Demonstrators threw paint bombs at the European Central Bank and attacked emergency vehicles on Saturday (31 March) in violence which escalated after police tried to arrest several protesters in the heart of Germany's financial capital.
Battles stretched through the night and one officer was taken to intensive care after being singled out by a handful of demonstrators.
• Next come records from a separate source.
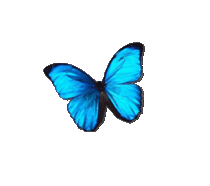 Papillon-turquoide-1 3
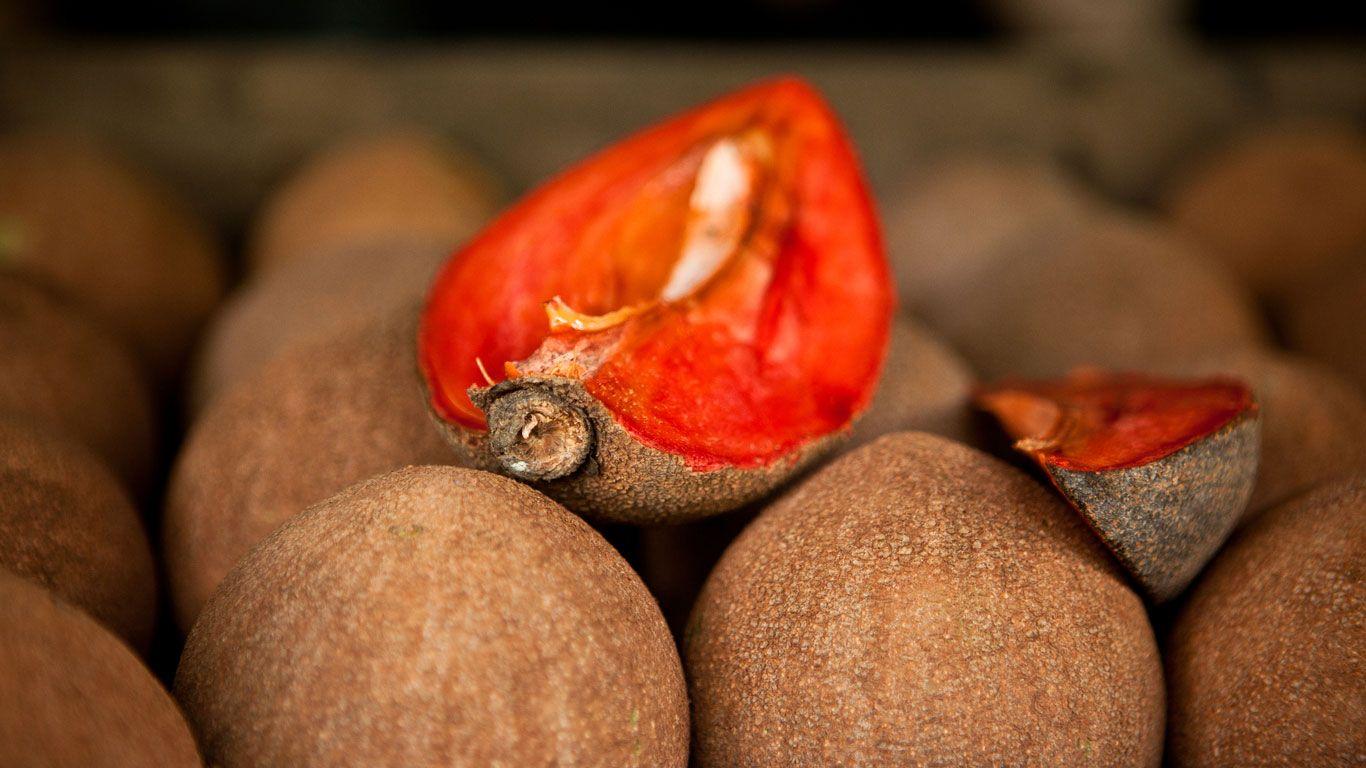 Zapote rojo (Pouteria Sapota)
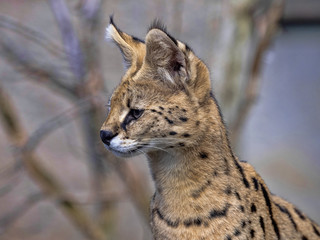 Portrait of Serval, Leptailurus serval, animal on guard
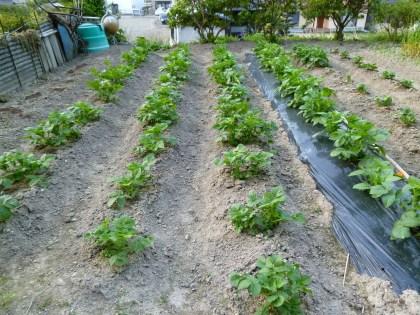 根寄せの終わったジャガイモ畑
Officers who went to his aid were met with massive violence, police said.
Saturday's clashes mark one of the first significant outbreaks of violence in Germany connected to recent anti-capitalist demonstrations inspired by the 'Occupy Wall Street' movement.
Police said they arrested 465 people during the "anti-capitalist day" march.
A spokesman for the organisers, anti-capitalist alliance M31, said a group of around 200 protesters broke off the 6,000 strong demonstration and headed to the city centre.
"Frankfurt police intervened during the final part of the march, so we called off the protests. We are not responsible for what happened after that," the spokesman said in a telephone interview on Sunday. Police put the size of the march at 4,000 people.
Making a stand against austerity measures
M31 said the demonstration was shadowed by similar events elsewhere in Europe.
"In Frankfurt, we sent a clear signal against current German and European politics of crisis regulation," M31 said in a statement. "Because of a few broken windows, the police brutally attacked our demonstration, injured dozens and arrested 200 demonstrators."
The group says it is making a stand against European governments' austerity measures and labour reforms.
Police used batons and pepper spray as they tried to arrest protesters and M31 said several people were injured as a result. Police said they did not know how many demonstrators were injured.
The protest march had been on its way to the site of a new ECB building when police intervened. The Bank declined to comment on the attack on its headquarters.